The majority of people (64 of 103) were diagnosed with TM in their thirties, forties and fifties. The highest number of respondents (28) contracted TM in their forties. There were 7 children who contracted TM under the age of 10. Seventeen of the respondents were diagnosed with TM over the age of sixty.

Regarding the current age of our respondents, the largest number (30) is in their forties. The next highest number of people are in their fifties. The vast majority of our respondents (78 of 103) are between the ages of thirty and sixty-nine. There are four children who are currently under the age of 10.

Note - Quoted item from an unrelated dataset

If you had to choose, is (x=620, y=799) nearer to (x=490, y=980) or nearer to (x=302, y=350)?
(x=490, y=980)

The majority of the respondents (49) had TM for one year or less when they filled out the survey. There are 26 respondents who had TM for 5 years and longer when they filled out the survey, and only 10 persons who had TM for 10 years and longer when they completed the survey. It is quite evident from this result that most of the people who have contacted the Association have had TM for a short period of time. It is possible that persons who have had TM for longer periods of time are not concentrating their efforts at looking for information about TM as those who have had the diagnosis for a shorter period. If we are going to reach out to these people, we will need to find creative ways to find them. We might be able to contact people who have had TM for longer than 5 and 10 years through an outreach program with neurologists.

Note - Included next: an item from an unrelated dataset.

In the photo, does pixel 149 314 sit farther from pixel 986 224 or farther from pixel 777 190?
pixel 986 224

The last table illustrates the responses to the survey question which asked respondents to identify the location of their lesions. There were 36 people who responded that there were no lesions found. The remaining responses are remarkable in their diversity. The only unique response representing five people was T10. There are others affected at the T10 level, but their lesions covered a larger area. Most of the locations identified were reported by either 1 or 2 people. The second highest response after T10, was 4 people who identified T6. More than half of the respondents (47) reporting lesions have identified their location as affecting some area of the thoracic region. There are 20 people who identified lesions in the cervical region. Only 6 respondents reported lesions in the lumbar region of the spinal cord.

These are just a few simple examples of the types of analyses we will be able to perform from the questionnaires. What we learn from this research should help doctors and should ultimately help our members. We look forward to hearing from all of you who have not yet returned a questionnaire.